I’m powerful in my own right.
When she walked in, I was ready to be clear with her on my expectations, especially when it comes to her health, because that’s how much she means to me.
But the sway in her hips, the glint in her eyes…
I had to have her.
Teaching her a lesson was only a side benefit, and then that spitfire of a woman went and turned the tables on the entire arrangement.
How could I resist her when she bent over my desk for me, ready to submit to me…but only under her own terms? I don’t think anything’s ever turned me on more in my life.
Now she’s back down the hall, doing god knows what for Sarzó.
&n
bsp; I’m about to leave when there’s a knock at my door.
“Mr. Hunter?”
It’s not Cate.
“Come in,” I call, pulling out my leather portfolio. I’ve been sitting at my desk since Cate rearranged her skirt and slipped out the door, the spring in her step not quite compensating for how worn down she still feels…even if she won’t admit it.
The door opens and a curvy woman who can’t be more than five feet tall comes in with timid steps, clutching a stack of papers.
“Mr. Hunter, my name is Lauren, from accounting.”
“Hello, Lauren.”
She takes a deep breath, obviously flustered to be in my presence, which isn’t uncommon. Last week I might have been harsher, more dismissive, but something about Cate has me looking at things differently. At Basiqué, Cate can’t be the only one who’s doing too much. She is, however, the only one who has a billionaire boyfriend to protect her from the worst effects.
Not boyfriend, I remind myself. Not yet.
Lauren’s voice breaks into my thoughts. “There’s a full report in your email, Mr. Hunter, but the department heads wanted me to personally deliver this summary to you.”
I wave her forward, and she puts the thin stack on my desk.
“Thank you, Lauren.” I nod at her, giving her a smile. “I’ll let you know if I need anything else.”
“Thank—thank you, Mr.

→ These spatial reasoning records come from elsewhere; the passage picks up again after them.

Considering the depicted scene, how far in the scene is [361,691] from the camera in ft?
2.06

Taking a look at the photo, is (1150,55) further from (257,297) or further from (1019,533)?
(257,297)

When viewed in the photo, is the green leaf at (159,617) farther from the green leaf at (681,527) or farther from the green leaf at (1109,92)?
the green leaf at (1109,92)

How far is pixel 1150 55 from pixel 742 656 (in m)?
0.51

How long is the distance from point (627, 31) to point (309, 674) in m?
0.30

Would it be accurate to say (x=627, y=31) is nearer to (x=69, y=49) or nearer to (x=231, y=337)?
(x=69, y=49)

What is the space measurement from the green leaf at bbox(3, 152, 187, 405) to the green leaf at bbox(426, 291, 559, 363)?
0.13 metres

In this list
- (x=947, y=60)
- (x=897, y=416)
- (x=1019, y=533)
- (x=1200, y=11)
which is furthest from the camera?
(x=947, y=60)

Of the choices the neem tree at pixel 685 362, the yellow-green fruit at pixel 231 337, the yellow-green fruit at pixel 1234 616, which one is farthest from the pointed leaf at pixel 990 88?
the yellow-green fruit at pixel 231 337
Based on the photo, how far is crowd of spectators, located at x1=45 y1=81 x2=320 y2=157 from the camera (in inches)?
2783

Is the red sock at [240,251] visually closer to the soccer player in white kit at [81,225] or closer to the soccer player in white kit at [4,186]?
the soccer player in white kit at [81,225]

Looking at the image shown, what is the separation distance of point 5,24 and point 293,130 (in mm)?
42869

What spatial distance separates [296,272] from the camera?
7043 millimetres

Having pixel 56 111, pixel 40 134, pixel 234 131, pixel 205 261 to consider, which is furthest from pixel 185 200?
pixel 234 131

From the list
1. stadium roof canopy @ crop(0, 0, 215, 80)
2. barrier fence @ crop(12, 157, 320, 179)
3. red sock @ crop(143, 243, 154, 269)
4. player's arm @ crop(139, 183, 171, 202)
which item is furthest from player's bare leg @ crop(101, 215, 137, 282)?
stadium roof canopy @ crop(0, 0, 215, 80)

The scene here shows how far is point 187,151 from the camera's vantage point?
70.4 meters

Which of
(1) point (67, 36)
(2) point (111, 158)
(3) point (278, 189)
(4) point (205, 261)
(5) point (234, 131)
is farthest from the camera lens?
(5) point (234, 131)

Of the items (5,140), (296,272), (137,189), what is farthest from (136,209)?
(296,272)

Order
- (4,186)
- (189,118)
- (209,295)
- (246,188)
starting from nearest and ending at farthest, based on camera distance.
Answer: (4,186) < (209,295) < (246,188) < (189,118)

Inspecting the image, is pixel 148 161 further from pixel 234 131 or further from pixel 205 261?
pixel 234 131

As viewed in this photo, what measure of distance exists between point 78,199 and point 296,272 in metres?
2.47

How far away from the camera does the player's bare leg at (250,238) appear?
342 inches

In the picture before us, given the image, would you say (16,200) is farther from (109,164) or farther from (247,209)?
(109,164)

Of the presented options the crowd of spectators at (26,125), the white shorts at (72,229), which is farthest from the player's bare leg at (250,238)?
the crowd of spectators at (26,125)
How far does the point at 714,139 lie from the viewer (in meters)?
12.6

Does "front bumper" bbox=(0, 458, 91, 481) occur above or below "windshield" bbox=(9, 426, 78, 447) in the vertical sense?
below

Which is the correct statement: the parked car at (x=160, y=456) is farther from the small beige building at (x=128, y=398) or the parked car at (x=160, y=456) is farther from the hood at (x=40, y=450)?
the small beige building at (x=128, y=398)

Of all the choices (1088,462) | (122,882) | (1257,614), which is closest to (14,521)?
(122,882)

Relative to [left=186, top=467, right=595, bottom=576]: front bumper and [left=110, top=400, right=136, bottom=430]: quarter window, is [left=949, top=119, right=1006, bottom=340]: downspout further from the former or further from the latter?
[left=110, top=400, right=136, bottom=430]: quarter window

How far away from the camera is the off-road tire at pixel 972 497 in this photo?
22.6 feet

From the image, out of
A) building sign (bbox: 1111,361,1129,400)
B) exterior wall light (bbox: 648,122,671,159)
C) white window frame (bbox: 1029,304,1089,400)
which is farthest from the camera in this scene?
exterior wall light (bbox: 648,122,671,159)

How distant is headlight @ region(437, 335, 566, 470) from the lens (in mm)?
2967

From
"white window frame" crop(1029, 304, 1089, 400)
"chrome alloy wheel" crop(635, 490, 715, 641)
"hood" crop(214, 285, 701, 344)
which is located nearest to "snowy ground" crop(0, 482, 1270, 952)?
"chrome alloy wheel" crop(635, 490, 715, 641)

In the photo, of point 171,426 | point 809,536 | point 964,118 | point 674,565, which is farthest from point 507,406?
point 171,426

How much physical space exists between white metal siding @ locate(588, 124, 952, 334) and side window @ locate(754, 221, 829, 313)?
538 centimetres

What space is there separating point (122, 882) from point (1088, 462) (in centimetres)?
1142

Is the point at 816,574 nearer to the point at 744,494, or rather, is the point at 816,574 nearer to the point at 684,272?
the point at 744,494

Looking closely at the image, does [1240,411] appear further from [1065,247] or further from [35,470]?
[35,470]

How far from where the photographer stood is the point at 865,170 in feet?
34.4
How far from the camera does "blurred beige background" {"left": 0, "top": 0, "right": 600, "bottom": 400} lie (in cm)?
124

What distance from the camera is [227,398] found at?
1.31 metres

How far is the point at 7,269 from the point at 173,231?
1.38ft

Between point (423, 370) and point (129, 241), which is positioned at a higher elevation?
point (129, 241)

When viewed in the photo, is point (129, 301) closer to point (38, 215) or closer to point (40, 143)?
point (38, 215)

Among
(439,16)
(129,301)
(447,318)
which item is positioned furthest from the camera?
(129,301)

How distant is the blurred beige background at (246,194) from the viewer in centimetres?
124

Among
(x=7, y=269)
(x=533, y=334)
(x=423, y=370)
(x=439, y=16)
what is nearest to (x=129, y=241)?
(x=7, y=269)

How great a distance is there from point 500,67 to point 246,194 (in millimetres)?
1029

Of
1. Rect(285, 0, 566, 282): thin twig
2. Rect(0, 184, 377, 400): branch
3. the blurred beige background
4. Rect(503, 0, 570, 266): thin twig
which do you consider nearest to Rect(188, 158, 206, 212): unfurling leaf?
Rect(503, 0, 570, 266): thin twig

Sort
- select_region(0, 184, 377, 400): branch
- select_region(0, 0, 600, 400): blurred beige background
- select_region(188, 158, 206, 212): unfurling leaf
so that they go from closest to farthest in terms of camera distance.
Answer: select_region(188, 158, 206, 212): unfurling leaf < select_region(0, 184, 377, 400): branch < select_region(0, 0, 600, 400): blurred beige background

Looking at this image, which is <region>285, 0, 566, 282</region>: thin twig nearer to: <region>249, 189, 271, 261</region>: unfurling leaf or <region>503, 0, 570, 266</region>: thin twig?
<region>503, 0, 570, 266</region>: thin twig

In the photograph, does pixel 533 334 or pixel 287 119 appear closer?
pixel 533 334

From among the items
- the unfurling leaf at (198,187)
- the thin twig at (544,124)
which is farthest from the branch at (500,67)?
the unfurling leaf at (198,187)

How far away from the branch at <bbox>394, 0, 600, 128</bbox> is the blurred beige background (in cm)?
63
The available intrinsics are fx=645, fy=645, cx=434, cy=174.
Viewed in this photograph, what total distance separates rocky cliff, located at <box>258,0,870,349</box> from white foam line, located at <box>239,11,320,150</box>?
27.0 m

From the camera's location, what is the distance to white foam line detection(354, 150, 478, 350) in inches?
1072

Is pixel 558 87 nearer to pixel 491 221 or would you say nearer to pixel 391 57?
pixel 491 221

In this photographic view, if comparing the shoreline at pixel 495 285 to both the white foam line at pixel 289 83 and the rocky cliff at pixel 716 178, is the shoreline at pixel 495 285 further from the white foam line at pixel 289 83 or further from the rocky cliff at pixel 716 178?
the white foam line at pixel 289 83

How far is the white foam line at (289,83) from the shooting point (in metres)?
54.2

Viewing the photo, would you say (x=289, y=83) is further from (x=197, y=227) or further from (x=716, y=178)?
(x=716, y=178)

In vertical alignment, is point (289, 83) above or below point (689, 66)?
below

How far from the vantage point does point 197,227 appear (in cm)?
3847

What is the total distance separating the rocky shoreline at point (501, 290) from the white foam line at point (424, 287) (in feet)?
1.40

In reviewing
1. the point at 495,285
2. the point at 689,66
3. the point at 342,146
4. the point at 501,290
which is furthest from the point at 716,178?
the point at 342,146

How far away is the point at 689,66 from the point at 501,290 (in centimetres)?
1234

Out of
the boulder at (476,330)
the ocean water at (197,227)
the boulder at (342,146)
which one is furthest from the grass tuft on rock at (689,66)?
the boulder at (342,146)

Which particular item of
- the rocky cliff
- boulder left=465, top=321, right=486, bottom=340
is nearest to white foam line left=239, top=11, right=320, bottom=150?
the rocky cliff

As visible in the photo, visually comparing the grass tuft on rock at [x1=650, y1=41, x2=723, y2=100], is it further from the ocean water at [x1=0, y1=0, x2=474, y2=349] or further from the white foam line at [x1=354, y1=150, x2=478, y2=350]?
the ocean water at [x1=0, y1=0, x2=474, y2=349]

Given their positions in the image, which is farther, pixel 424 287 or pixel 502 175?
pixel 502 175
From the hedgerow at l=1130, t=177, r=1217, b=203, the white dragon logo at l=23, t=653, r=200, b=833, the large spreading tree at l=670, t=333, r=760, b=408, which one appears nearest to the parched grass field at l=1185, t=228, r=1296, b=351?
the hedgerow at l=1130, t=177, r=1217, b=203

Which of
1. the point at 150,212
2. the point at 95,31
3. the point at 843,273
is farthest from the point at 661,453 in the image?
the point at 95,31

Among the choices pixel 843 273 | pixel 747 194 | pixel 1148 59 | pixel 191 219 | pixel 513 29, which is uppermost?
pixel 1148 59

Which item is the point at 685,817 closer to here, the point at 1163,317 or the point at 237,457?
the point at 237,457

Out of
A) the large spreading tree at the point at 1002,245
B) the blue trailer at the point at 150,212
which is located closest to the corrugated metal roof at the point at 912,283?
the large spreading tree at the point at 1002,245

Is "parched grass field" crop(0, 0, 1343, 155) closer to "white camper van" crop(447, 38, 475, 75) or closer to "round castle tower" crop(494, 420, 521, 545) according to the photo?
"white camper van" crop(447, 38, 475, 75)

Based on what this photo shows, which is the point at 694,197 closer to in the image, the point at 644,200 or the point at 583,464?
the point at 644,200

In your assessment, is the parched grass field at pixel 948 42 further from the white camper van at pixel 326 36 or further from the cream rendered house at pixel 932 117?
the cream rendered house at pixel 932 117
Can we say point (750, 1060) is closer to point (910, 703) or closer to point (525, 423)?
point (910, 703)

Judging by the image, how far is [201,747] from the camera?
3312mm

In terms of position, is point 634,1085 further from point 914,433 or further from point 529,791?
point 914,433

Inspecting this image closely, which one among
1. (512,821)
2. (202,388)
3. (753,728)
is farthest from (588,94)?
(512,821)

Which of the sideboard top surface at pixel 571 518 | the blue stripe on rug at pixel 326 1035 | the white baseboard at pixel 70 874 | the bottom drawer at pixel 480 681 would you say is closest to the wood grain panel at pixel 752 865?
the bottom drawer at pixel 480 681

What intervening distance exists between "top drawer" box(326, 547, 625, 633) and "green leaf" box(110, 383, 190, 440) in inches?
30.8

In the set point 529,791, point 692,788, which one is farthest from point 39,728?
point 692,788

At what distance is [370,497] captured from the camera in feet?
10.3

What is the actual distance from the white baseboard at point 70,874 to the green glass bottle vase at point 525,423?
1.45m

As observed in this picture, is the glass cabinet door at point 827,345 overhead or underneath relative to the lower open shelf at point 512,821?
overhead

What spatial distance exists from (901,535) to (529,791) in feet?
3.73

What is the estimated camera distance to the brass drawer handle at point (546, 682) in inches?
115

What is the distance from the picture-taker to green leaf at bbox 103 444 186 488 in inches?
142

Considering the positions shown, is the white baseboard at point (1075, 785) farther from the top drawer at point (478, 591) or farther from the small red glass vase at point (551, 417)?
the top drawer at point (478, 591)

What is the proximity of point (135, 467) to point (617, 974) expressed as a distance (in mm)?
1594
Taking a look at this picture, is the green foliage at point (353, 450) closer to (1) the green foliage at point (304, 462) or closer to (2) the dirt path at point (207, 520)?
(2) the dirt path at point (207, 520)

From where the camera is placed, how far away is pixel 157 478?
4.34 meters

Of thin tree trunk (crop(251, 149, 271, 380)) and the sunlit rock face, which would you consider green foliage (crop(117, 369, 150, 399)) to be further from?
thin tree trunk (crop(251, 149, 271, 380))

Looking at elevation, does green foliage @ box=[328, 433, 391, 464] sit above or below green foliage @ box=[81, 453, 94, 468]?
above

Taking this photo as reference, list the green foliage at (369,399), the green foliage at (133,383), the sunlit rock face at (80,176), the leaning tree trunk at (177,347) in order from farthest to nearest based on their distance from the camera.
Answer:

Hunter,” she says, the relief obvious in her face.
When the door closes behind her retreating back, I’m already deep into the summary details.
The numbers don’t look good.
In fact, they look dismal.
Website traffic has fallen, ad revenue is on the decline for both the print and web properties, and subscriptions are down.
Basiqué was supposed to be a powerhouse.
As it stands, it’s barely supporting itself.
I sigh, resigning myself to keeping it alive with influxes of cash…for the space of three heartbeats.
No.
I cannot let Cate cloud my judgment.
This is exactly the kind of bullshit that I’ve been trying to avoid for years.